The city is replanting trees with new elm varieties that resist the disease, as well as encouraging homeowners to consider other species of trees. There is a matching program to help homeowners pay for new trees. Johnson may be contacted at 701-577-6368 for details on that.

Sabrina Ramey, with the Convention and Visitor’s Bureau, said they are hoping to bring the carvers back for a future Chokecherry Festival to create more of the tree stump statues from trees that have succumbed to Dutch elm and need to be removed.

In particular, the area by the Mad Hatter sculpture has several trees that will need to be taken out. They could one day become part of an Alice in Wonderland series.

Whether that happens just depends on future funding for the CVB, Ramey said. “Bringing the carvers in just for the festival was $3,000, so these things do cost more than people realize,” she said. “There will hopefully be another opportunity to bring them back to do more carvings, but only time will tell.
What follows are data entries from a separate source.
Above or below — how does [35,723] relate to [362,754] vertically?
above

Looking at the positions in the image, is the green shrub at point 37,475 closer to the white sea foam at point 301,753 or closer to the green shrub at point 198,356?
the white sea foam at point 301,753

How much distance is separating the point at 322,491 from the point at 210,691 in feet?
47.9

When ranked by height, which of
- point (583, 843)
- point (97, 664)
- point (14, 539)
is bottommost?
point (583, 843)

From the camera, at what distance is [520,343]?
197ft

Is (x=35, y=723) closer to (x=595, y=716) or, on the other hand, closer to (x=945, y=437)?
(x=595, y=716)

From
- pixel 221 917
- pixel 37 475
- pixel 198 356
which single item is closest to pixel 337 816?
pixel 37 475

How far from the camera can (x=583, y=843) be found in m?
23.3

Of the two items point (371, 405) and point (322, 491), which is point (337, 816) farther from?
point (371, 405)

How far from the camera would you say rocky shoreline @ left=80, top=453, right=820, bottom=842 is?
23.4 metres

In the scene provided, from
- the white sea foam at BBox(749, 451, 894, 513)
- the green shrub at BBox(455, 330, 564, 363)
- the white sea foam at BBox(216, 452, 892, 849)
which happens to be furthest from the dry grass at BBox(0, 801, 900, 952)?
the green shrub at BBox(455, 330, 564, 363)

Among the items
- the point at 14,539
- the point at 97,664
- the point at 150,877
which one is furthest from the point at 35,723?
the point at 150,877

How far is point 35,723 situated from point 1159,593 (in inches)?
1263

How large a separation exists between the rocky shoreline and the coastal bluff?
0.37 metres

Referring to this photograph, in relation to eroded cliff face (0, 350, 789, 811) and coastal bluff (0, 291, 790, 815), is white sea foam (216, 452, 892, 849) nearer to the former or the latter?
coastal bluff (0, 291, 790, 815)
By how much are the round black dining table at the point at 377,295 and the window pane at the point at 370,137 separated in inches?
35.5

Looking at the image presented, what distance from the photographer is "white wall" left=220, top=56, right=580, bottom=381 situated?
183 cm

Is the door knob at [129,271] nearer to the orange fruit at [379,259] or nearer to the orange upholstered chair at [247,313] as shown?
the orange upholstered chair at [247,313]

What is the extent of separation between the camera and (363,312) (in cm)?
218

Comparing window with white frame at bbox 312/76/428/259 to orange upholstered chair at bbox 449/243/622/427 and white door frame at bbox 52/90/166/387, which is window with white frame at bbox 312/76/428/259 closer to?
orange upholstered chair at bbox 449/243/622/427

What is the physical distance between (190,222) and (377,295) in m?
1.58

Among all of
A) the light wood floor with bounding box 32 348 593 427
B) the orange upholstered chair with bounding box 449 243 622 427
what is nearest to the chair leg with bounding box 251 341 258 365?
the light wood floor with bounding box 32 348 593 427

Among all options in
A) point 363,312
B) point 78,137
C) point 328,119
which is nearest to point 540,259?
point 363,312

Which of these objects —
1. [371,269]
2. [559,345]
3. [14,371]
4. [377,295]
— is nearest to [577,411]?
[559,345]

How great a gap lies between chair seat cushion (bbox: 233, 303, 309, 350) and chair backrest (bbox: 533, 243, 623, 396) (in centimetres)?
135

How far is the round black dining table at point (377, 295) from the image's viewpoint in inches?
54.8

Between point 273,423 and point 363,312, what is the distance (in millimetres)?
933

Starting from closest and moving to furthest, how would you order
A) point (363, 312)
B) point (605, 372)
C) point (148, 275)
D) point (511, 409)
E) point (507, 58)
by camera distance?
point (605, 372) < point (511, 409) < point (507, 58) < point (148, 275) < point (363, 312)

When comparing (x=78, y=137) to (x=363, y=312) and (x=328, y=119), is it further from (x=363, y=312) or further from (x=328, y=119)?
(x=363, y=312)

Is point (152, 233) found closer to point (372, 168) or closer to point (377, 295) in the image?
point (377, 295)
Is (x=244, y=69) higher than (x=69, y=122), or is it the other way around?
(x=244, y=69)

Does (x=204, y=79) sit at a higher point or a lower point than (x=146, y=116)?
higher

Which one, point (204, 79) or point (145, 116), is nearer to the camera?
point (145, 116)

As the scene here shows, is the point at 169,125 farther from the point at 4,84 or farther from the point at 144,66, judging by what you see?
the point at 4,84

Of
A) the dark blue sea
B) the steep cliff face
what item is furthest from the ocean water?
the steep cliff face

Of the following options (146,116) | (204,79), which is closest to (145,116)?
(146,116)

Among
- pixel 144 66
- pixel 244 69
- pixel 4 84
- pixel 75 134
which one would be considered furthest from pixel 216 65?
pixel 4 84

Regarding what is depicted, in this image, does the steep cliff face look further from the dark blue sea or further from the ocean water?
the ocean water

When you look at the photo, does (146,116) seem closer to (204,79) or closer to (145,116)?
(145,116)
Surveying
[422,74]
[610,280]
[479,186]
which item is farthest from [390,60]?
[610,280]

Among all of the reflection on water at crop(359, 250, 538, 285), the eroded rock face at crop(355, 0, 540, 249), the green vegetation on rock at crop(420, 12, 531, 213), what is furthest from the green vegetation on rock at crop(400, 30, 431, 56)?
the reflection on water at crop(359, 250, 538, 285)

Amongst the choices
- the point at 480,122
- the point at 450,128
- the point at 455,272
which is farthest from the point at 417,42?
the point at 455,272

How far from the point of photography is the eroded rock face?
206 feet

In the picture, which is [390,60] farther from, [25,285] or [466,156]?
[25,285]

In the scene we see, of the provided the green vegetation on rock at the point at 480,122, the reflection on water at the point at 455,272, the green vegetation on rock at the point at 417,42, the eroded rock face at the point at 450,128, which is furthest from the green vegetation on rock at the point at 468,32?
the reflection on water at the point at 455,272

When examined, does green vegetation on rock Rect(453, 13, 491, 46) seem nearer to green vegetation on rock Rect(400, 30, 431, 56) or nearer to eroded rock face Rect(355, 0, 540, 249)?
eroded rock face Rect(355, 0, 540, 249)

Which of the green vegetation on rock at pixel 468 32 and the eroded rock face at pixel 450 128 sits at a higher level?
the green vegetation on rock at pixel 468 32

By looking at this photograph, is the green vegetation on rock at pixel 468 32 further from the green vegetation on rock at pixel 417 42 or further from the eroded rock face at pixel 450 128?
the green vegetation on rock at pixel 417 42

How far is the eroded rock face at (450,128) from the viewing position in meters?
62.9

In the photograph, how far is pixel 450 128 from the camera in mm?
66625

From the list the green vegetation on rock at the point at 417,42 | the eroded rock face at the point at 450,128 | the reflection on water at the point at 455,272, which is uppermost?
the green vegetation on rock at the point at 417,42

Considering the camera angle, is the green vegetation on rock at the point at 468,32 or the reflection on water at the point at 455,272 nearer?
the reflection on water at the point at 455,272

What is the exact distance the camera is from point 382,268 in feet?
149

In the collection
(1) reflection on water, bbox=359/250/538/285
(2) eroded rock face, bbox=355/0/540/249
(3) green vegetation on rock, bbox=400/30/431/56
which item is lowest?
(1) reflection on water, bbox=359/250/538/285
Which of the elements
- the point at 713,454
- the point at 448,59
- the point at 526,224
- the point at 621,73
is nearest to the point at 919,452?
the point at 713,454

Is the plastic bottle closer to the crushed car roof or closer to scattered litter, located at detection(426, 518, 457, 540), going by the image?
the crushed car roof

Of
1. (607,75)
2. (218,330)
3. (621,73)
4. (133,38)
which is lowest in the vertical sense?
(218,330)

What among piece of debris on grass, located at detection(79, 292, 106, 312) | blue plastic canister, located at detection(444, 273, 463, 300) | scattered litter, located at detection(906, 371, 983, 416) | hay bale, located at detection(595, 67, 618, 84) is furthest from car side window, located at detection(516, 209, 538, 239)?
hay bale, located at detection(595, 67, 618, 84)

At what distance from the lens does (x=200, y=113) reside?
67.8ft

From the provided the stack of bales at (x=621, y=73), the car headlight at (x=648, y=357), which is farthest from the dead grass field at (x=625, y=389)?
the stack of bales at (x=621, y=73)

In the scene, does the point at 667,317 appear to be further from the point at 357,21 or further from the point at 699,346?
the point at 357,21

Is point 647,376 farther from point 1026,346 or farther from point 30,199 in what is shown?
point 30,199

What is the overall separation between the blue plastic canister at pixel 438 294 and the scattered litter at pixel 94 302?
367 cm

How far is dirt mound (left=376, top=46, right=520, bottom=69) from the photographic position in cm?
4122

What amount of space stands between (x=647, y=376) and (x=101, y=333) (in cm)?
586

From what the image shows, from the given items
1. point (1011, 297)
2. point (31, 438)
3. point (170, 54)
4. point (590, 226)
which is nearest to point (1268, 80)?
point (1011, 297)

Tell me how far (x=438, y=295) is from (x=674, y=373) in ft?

It depends on what the budget looks like for next year as far as if we can make that commitment.”

In any case, the carvers have enlarged a hollow in the base of the Mad Hatter statue, which is going to be used for a geocache.

“It will be a fairly obvious geocache, but it will help get people into the park and enjoying it,” Ramey said. “And if we can complete that series one day, it will be really, really cool.”

While it is sad the old trees died due to Dutch elm disease, the wood carving has offered a chance to make something lasting of what remains, Ramey pointed out.

“They are being treated with a sealant so it’s not just raw wood out there in the elements,” she added. “They should last a long time.”